PMCID: PMC1565823  PMID: 10077230

Introduction

Endothelin (ET) is a potent vasoconstrictor peptide that is generated via unique processing of a low activity precursor, big ET-1 by endothelin converting enzymes (ECEs). ET has a physiological role in the maintenance of basal tone in humans (Haynes & Webb, 1994; Haynes, 1995; Haynes et al., 1995), but may also have a role in the pathophysiology of cardiovascular diseases, including atherosclerosis, coronary vasospasm and congestive heart disease (Kurihara et al., 1989; Bacon et al., 1996; Cohn, 1996). The ET system is therefore a potential therapeutic target in the effective management of these diseases. There are two current strategies being pursued to attenuate adverse haemodynamic effects and the migration and proliferation of vascular smooth muscle cells by ET. These include the use of antagonists to receptors that mediate responses to ET and the use of selective inhibitors to ECE. The pathways involved in big ET-1 processing and ET transport are only now being elucidated and these findings will be useful in predicting the characteristics of inhibitors that best suit inhibition of ECE. It will be important to determine whether ECE is expressed on the cell surface and/or intracellularly to decide whether inhibitors are required to penetrate the plasma membrane.
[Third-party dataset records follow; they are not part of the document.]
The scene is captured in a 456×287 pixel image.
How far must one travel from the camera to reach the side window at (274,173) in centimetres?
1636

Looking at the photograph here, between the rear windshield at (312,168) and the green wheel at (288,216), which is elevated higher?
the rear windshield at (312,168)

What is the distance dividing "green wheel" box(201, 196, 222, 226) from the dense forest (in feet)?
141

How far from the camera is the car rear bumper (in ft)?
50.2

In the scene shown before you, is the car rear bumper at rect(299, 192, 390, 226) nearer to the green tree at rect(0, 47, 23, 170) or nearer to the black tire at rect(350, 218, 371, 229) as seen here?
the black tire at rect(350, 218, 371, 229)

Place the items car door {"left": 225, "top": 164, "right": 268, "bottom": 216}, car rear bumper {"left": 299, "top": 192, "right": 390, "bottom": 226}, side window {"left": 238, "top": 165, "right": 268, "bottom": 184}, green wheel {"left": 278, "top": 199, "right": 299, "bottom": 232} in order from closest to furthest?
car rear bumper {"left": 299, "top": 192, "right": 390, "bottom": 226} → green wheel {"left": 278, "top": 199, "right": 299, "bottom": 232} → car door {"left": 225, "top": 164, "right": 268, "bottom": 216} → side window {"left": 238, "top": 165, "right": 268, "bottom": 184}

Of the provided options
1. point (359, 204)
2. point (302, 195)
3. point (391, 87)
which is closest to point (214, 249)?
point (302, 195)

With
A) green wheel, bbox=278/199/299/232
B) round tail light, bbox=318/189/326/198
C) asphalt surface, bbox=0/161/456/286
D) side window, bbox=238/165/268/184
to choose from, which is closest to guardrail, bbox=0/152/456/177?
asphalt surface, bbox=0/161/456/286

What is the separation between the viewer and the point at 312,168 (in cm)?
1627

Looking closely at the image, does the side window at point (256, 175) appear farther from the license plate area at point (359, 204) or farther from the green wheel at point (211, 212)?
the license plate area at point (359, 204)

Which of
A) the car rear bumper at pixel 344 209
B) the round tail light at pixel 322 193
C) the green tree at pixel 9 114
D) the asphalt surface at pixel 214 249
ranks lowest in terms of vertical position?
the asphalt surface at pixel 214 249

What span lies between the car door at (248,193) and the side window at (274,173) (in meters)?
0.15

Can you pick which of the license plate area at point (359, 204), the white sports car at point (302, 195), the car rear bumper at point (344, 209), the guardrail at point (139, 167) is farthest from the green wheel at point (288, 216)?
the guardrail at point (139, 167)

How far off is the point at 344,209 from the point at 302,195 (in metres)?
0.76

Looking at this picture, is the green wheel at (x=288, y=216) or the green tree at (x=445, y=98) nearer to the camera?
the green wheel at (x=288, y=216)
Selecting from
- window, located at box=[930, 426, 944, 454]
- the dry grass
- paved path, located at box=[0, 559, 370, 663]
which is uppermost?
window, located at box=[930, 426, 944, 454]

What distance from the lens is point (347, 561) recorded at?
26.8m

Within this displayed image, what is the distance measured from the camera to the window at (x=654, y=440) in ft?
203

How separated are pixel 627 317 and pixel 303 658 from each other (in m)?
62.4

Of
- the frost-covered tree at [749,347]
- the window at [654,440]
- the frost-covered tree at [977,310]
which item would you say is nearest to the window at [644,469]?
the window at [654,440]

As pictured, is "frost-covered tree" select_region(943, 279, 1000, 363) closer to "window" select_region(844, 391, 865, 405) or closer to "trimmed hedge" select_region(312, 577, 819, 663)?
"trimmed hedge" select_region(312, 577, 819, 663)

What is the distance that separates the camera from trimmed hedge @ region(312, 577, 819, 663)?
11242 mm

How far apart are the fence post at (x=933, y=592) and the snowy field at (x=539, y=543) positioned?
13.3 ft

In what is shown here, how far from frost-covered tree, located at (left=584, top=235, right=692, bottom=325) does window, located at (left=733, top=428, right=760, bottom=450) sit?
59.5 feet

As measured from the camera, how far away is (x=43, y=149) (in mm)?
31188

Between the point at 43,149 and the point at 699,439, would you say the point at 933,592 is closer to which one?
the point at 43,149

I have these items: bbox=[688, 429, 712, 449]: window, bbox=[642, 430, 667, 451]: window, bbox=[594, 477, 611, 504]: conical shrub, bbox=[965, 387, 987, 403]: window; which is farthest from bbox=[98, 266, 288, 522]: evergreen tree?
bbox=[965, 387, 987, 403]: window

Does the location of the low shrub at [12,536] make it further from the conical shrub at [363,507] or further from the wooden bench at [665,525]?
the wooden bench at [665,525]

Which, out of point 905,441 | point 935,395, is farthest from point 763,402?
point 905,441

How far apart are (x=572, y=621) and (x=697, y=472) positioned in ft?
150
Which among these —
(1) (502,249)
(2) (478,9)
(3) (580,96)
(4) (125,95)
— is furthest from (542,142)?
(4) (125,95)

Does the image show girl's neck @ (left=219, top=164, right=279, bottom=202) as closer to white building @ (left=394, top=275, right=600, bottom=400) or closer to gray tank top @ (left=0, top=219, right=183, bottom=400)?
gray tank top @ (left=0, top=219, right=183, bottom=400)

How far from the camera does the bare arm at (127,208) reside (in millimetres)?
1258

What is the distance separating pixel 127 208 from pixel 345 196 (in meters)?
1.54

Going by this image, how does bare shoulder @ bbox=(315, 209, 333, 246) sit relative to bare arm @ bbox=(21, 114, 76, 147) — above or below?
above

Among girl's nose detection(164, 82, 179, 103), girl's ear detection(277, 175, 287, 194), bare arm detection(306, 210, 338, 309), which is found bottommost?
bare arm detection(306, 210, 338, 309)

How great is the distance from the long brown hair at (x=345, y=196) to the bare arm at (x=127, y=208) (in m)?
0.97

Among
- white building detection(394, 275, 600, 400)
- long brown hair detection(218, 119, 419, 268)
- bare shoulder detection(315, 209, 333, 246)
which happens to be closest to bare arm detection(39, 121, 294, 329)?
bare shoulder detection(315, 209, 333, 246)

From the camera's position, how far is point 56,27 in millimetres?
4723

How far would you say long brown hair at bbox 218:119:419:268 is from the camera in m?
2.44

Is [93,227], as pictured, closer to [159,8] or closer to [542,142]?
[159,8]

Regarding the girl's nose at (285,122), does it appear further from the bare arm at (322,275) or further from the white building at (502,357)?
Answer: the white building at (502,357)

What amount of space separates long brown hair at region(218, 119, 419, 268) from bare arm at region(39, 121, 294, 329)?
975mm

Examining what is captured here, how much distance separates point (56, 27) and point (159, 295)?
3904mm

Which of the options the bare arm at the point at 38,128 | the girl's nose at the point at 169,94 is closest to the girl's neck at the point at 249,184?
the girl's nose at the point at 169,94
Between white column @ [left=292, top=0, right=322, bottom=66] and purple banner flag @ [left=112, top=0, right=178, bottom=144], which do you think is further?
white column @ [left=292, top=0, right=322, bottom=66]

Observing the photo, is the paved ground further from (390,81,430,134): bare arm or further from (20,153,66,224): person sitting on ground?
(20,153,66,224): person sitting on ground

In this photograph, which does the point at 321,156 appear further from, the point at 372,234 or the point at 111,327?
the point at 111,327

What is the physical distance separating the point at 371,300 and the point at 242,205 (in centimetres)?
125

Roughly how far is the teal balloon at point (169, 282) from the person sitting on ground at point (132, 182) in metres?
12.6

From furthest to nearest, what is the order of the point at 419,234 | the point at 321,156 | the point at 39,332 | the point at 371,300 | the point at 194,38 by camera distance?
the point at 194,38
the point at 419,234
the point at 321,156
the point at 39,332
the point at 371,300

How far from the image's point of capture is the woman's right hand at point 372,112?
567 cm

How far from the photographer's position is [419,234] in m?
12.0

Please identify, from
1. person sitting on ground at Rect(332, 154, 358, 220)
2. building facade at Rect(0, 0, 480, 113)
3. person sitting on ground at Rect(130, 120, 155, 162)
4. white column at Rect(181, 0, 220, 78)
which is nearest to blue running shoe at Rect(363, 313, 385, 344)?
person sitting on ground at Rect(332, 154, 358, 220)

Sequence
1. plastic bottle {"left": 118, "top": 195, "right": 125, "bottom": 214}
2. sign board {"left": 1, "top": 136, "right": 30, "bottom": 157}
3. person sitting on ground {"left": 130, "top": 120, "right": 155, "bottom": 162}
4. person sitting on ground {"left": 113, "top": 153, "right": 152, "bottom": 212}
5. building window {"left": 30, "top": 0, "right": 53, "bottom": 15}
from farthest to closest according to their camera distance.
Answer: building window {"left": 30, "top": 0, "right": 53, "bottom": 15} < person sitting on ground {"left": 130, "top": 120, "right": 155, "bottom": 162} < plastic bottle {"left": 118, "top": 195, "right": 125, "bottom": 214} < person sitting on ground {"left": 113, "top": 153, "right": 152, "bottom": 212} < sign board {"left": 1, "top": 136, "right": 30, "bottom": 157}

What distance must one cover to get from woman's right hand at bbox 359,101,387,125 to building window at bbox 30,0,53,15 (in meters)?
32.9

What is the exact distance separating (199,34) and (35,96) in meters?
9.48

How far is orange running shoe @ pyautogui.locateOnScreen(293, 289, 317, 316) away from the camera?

This article reviews the secretory pathways involved in ET transport and the subcellular processing of big ET-1 by ECE.

ECEs are membrane-bound proteases with structural homology to neutral endopeptidase 24.11 (NEP) and Kell blood group protein (for review, see Opgenorth et al., 1992; Turner, 1993; Turner & Murphy, 1996). The cDNA sequences of two converting enzymes, ECE-1 and ECE-2 have been reported (Schmidt et al., 1994; Emoto & Yanagisawa, 1995; Shimada et al., 1995; Valdenaire et al., 1995; Yorimitsu et al., 1995). The enzymes, which have 59% overall homology, are membrane bound phosphoramidon-sensitive metalloproteases with specificity for big ET-1. ECE-1 appears to be the predominant endothelin converting enzyme in humans (Emoto & Yanagisawa, 1995). Two isoforms of ECE-1 (ECE-1α and ECE-1β) are encoded by a single gene and differ only in their cytoplasmic N-terminal domains. Studies on a soluble construct of ECE-1 (Korth et al., 1997), and molecular modelling experiments (Sansom et al., 1995) reveal that the putative extracellular domain contains the catalytic site for ECE activity. A third converting enzyme, ECE-3 has recently been purified from bovine iris microsomes (Hasegawa et al., 1998) and this enzyme has specificity for big ET-3. With the exception of studies exploiting selective antisera, the precise identity of the enzyme catalyzing conversion of big ET in tissues in functional studies is not yet known and therefore is referred to as ECE activity.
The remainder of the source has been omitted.